There are a handful of us from a rock in the middle of the Pacific Ocean that formed a bond more than four decades ago. You all know who you are. Den, I can speak for all of us in that group – your passing this past weekend seriously rocked our world. I wasn’t going to write or post anything because that would mean the news was real and I wasn’t ready to accept it. Even as I spoke with Rubes to confirm the news, nothing she was saying rung true. I was just talking to you on the phone about coming for a visit this week. We sent texts on how easy that drive was going to be. You just texted me the ingredients for that flank steak. WTF, you promised me your fried rice – I was going to cheat on my diet this weekend.

As tears stream down my face writing this, I’m overcome with emotions and memories. Riding bikes in the rain, making forts out of cardboard boxes, weekends at Barber’s Point and Fort Derussy - learning to swim, surf and fish… jumping into Blow Hole every chance we got… all the Easters at Bellows, Saturday night poker parties and the random sleepovers because our parents wanted to go dancing at the Ilikai. Oh, and remember that time at Foster’s Point when you fell off the pier (or did we push you?) – or was that Efren Jr.? We may have formed our bond because of our parents… but we made them last because of our ohana within the ohana.
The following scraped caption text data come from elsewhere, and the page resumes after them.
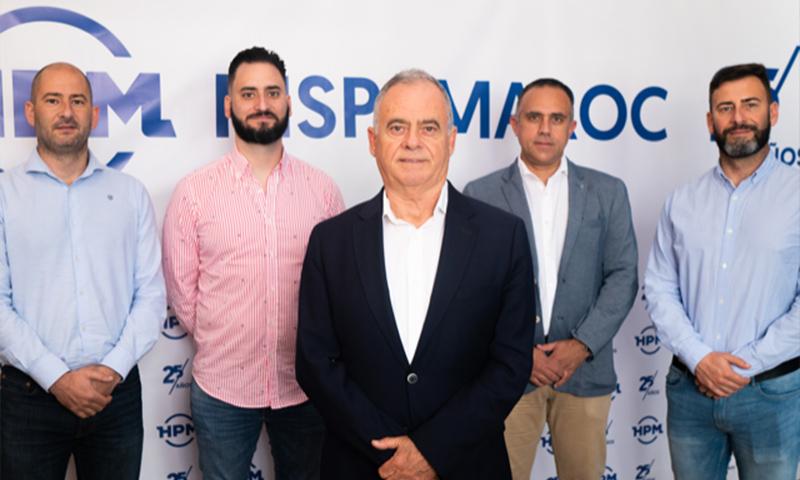 Hispamaroc cumple 25 años en el transporte y la logística para empresas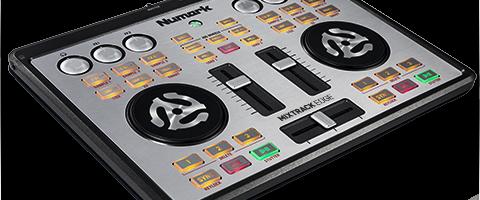 Numark stellt Mixtrack Edge vor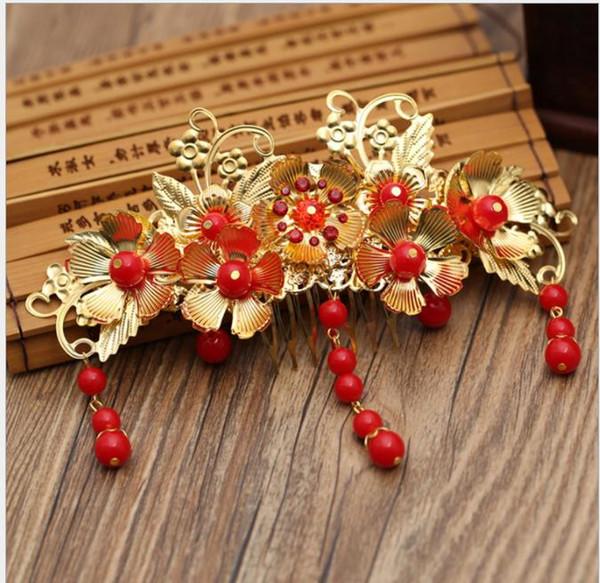 Bride, red tassel, costume, bridal headwear, classical cheongsam accessories, styling hair accessories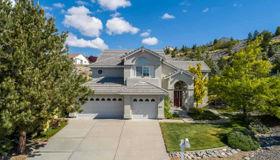 2209 Maxfli, Reno, NV 89523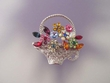 Multi Color  Flower Basket Brooch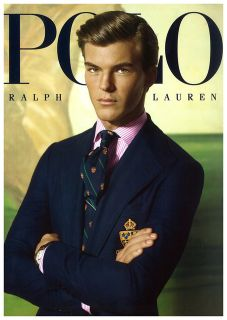 Polo Ralph Lauren Navy Blazer Sport Coat Jacket Gold Crest Buttons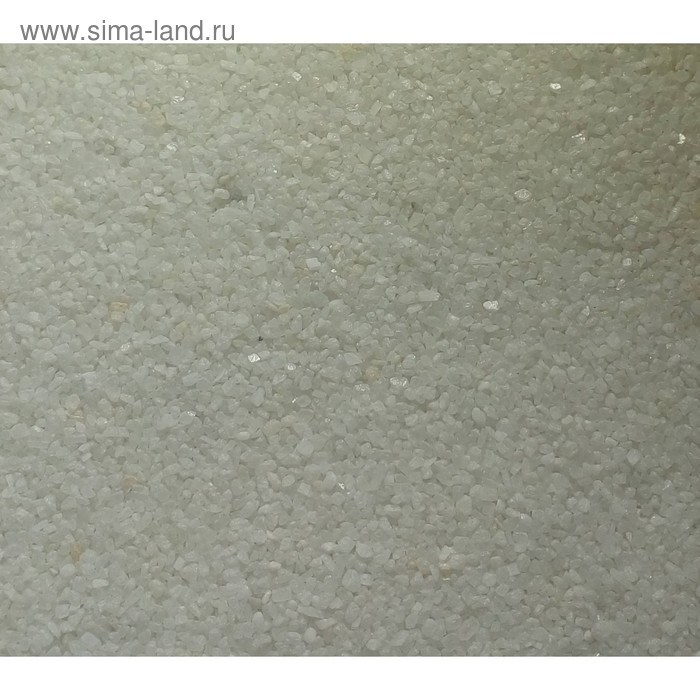 """Песок цветной, """"белый"""", 1 кг"""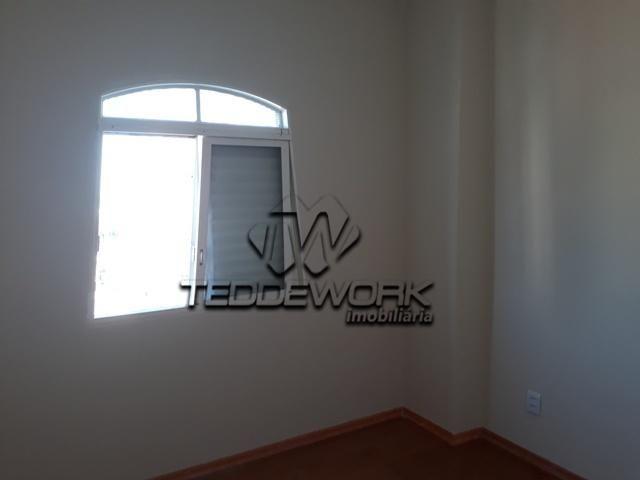 Apartamento à venda com 2 dormitórios em Centro, Araraquara cod:7130 - Foto 11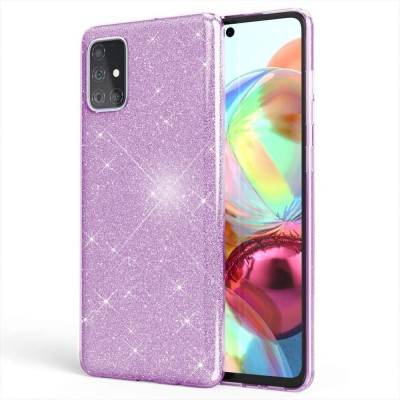 Θήκη Samsung Galaxy A31 Glitter Shine Cover Hard -Μωβ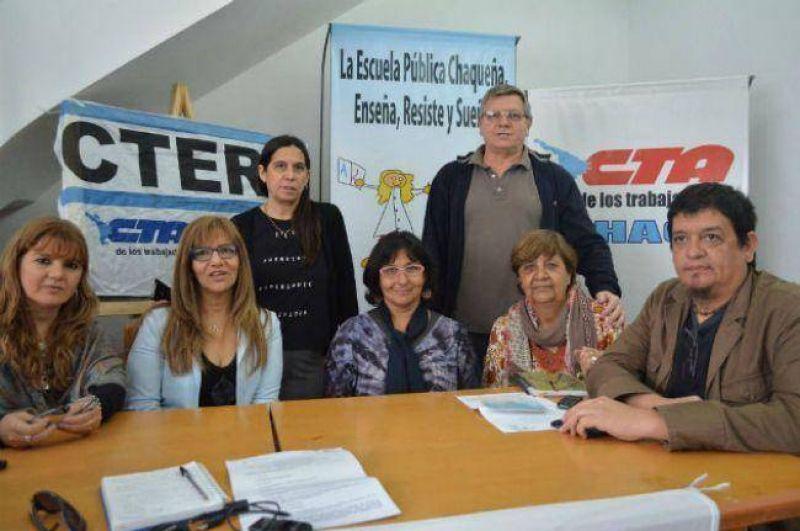 La CTERA destac� la licencia por violencia de g�nero para docentes en el Chaco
As we grew up and moved to the mainland, we lived in different cities, went to different high schools – but we always saw each other at some family function at least once a year. Eun reminded me about the time you broke the window at our house in San Diego and when we had that Fender Bender in Del Mar? Good times (maybe not so good for our parents). What about the time we tried to fit 14 people in the Buick that summer when I first got my license – just so we could all go swimming together at my house? It didn’t matter where we lived - we could go months or years without seeing each other but in an instant, we just picked-up where we left off.

But being Bruins and roommates really solidified our ohana. Remember all the times you’d just polish off everyone’s food in the freezer to make some amazing concoction? Oh wait – do you remember your addiction to KOST radio station? You and Jeff – oy vey! But then you moved to the Overland house and stepped it up several notches… oh the stories that house could tell and what about the hundreds of gallons of jungle juice we went through?
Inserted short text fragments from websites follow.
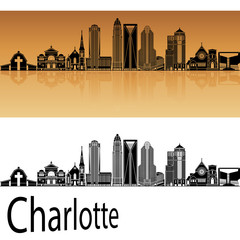 Charlotte skyline in orange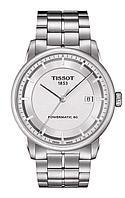 Наручные часы TISSOT T-Classic Luxury Automatic POWERMATIC 80 T086.407.11.031.00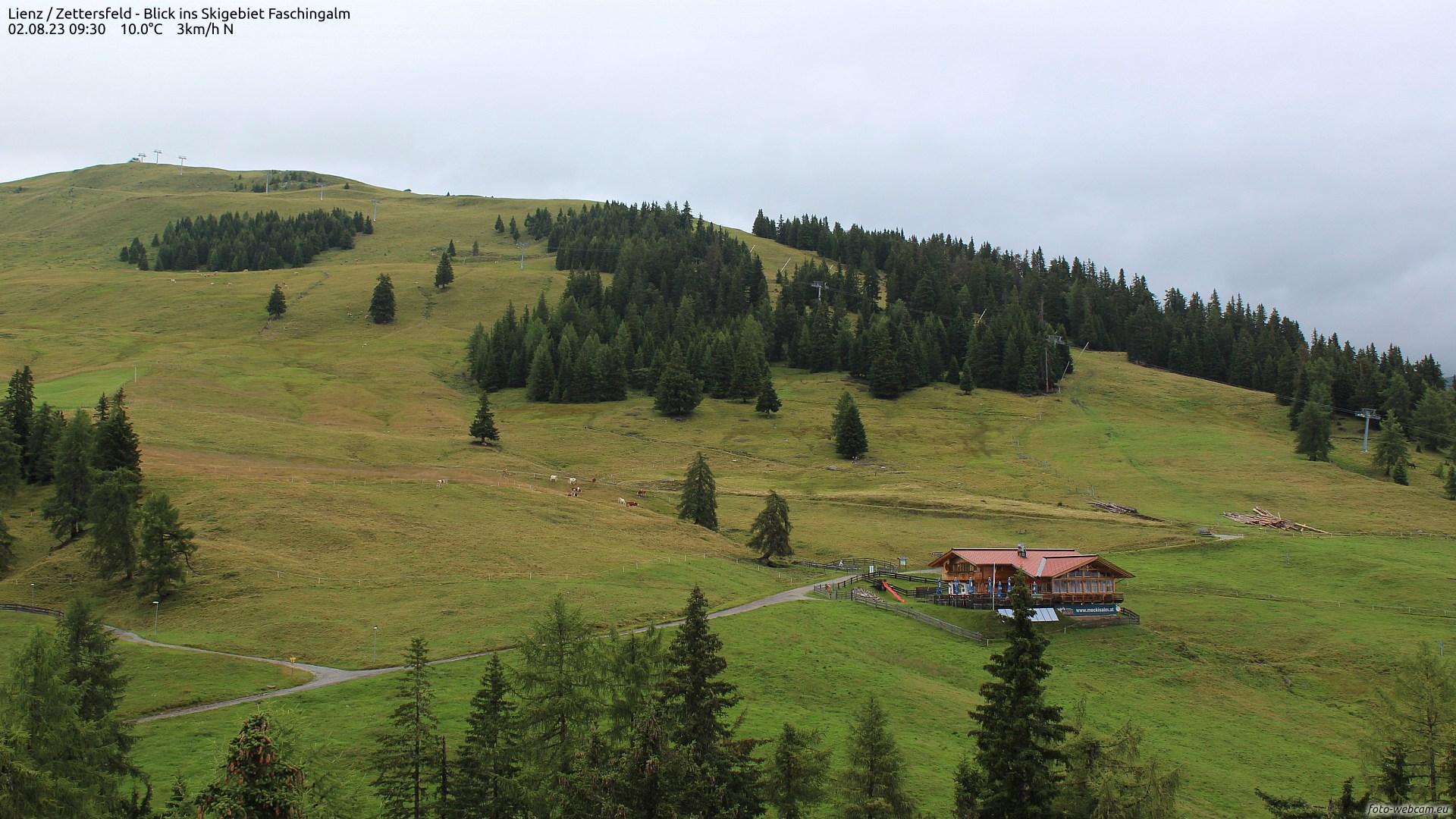 Webcam Lienz / Zettersfeld, Blick ins Skigebiet Faschingalm | © www.foto-webcam.eu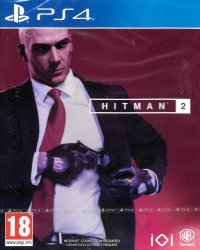 HITMAN 2 PS4 PL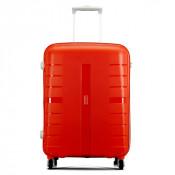 Carlton Voyager Spinner Case 67 Red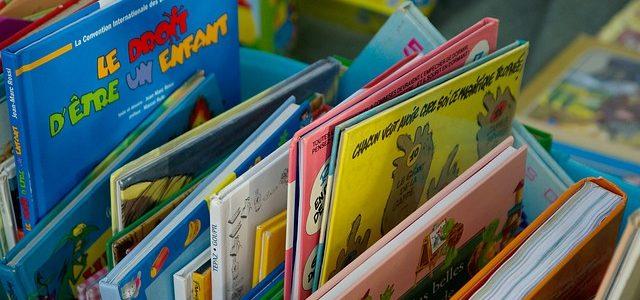 Kinderbücherflohmarkt 2019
This photo brought back so many memories – so many tailgates, so many road trips – all the rival games, maybe a few too many missed classes – the Palace, Florentine Gardens, Hugh Hefner’s house, late nights at Tommys, late lunches at Old World, “merienda” at Diddy Riese, Sunday afternoons at Olvera Street… that Janet Jackson concert and that Air Supply concert, all the Laker games (in Inglewood), Korean karaoke bars on Olympic, trips to Vegas, San Francisco, Mexico, Miami, NYC – oh wait, remember all the ski trips to Big Bear and Tahoe? How about that one when you said I could ski the black diamond slopes at Snow Summit? Remember the moguls and the crushed apples? The list can go on and on, kasinsin… remember Moon’s 30th or was it her 25th?
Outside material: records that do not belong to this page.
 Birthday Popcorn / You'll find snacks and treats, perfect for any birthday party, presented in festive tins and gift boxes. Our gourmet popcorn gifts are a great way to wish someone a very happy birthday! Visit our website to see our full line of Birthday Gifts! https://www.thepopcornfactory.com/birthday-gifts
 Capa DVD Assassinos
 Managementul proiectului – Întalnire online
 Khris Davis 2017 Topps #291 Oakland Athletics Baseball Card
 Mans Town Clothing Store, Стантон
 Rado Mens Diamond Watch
The three of us – we were the original tres amigos. All the birthdays, weddings, births, baptisms, communions, funerals – you were there. You were there when she suffered a huge loss and needed a shoulder to cry on. You were there when I was so very lost (and went through how many hair styles??). Thank you for helping us through our respective dark years. Our homes and our hearts were there for you when you started your culinary journey and when your heart was broken by a mean girl. Remember “the Canadian” and “room temperature girl”?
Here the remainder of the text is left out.